Please rewrite these entries with every "angular broken rock" swapped for "jagged boulder", keeping everything else the same and leaving out the pictures.

» DATA ENTRIES
******

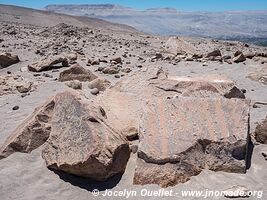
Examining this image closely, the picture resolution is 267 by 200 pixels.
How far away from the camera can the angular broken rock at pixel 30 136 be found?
485 cm

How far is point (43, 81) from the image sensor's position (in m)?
8.44

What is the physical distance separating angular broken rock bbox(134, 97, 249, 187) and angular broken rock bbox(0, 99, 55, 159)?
1184 millimetres

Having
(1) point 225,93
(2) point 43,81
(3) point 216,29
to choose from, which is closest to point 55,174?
(1) point 225,93

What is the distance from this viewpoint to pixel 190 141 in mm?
4316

******

» TASK ANSWER
Examining this image closely, the picture resolution is 267 by 200 pixels.
How far away from the camera can the jagged boulder at pixel 30 136 be found?
485 cm

How far is point (43, 81) from the image sensor's position (in m)?
8.44

What is the physical distance separating jagged boulder bbox(134, 97, 249, 187) and jagged boulder bbox(0, 99, 55, 159)?
1184 millimetres

Having
(1) point 225,93
(2) point 43,81
(3) point 216,29
to choose from, which is closest to point 55,174?
(1) point 225,93

What is the distance from this viewpoint to pixel 190 141 in mm?
4316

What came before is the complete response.